■ Page excerpt:

The American Heart Association (AHA), the American College of Cardiology (ACC), the American Medical Women’s Association, the American College of Nurse Practitioners, the American College of Obstetricians and Gynecologists, and the Canadian Cardiovascular Society have together issued new guidelines for preventing heart disease in women. The guidelines will be printed this Friday in the Journal of the American College of Cardiology.

One issue that the groups reached consensus on was that, when changes in lifestyle fail to lower a woman’s cholesterol, doctors should next try using cholesterol-lowering drugs. Currently, hormone replacement therapy is frequently prescribed when changes in diet and exercise fail.

The recent guidelines also urge doctors to counsel women on the benefits of eating a low-fat diet, maintaining a healthy body weight, exercising regularly, and giving up cigarettes, noting that risk factors due to poor diet, overweight, lack of exercise, and smoking are actually rising in women.

Given that diabetes increases women’s risk of heart disease by three to seven times, compared to a two to three times greater risk in men, the guidelines urged doctors to aggressively treat heart disease symptoms and risk factors in diabetic women.

The recent guidelines also assert that current cholesterol guidelines should be lowered for women. Authors asserted that women’s triglyceride levels should not exceed 150 milligrams per deciliter, and that women’s levels of high density lipoprotein (HDL) or “good” cholesterol should be at least 45 milligrams per deciliter.

■ Information given:
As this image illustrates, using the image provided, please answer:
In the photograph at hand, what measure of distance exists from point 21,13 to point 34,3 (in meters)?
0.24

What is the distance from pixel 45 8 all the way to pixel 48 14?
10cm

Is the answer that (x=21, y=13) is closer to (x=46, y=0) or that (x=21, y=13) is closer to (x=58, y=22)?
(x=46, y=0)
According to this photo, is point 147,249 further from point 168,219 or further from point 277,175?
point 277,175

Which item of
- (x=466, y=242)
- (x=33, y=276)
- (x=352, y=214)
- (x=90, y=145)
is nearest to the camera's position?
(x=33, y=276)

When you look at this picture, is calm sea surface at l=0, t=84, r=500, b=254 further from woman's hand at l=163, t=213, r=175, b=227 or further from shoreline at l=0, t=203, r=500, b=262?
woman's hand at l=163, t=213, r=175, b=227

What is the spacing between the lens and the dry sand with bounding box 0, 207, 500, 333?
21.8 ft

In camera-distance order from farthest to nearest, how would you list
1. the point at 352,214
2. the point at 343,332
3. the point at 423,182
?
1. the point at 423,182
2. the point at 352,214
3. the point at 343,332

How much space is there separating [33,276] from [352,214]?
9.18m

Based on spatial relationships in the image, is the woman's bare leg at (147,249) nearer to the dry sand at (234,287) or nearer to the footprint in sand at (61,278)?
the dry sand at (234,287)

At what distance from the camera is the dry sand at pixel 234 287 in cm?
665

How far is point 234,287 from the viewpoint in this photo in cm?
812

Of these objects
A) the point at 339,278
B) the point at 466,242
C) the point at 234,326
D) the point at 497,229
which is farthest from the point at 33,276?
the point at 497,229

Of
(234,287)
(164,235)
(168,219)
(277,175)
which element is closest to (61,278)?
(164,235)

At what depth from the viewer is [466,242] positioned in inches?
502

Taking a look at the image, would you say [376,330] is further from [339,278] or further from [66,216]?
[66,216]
---
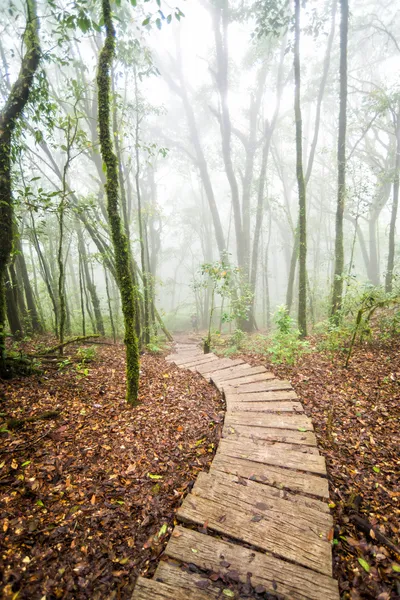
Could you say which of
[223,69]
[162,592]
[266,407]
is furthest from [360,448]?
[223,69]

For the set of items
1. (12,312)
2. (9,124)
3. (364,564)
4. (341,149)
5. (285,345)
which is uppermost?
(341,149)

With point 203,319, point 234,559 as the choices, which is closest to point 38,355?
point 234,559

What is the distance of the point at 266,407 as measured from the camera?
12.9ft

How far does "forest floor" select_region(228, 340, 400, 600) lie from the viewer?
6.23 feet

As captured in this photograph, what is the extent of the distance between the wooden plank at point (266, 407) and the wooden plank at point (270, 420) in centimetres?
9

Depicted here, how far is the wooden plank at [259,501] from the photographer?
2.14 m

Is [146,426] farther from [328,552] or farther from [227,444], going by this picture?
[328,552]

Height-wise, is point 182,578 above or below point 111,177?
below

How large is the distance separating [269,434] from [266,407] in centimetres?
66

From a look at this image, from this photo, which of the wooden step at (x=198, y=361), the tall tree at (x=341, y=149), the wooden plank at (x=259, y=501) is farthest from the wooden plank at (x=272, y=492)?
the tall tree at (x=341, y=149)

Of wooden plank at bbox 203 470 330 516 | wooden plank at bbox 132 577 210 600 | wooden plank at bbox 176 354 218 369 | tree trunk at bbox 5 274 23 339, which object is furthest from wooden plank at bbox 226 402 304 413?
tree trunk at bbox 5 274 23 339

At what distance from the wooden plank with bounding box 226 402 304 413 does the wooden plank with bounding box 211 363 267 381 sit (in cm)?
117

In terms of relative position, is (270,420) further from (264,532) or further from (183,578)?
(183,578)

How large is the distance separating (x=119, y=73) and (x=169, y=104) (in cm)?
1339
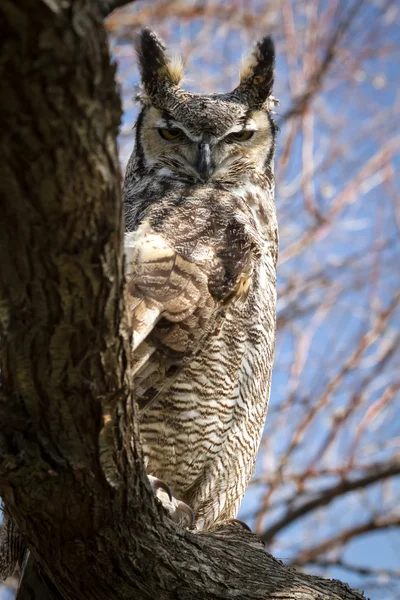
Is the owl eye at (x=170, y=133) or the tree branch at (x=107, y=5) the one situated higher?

■ Tasks to complete:
1. For each statement below, answer yes or no according to the article on heart disease guidelines for women, and quote the words of the article that decide it.
(a) The guidelines are to appear in the Journal of the American College of Cardiology.
(b) Diabetes raises men's risk of heart disease by three to seven times.
(c) The guidelines call for women's HDL cholesterol to be at least 45 milligrams per deciliter.
2. Copy from the article on heart disease guidelines for women without any changes, beginning at the words "One issue that" and stopping after "rising in women.".

■ Task-by-task results:
1.
(a) Yes: "The guidelines will be printed this Friday in the Journal of the American College of Cardiology."
(b) No: "diabetes increases women’s risk of heart disease by three to seven times, compared to a two to three times greater risk in men"
(c) Yes: "women’s levels of high density lipoprotein (HDL) or “good” cholesterol should be at least 45 milligrams per deciliter"

2.
One issue that the groups reached consensus on was that, when changes in lifestyle fail to lower a woman’s cholesterol, doctors should next try using cholesterol-lowering drugs. Currently, hormone replacement therapy is frequently prescribed when changes in diet and exercise fail.

The recent guidelines also urge doctors to counsel women on the benefits of eating a low-fat diet, maintaining a healthy body weight, exercising regularly, and giving up cigarettes, noting that risk factors due to poor diet, overweight, lack of exercise, and smoking are actually rising in women.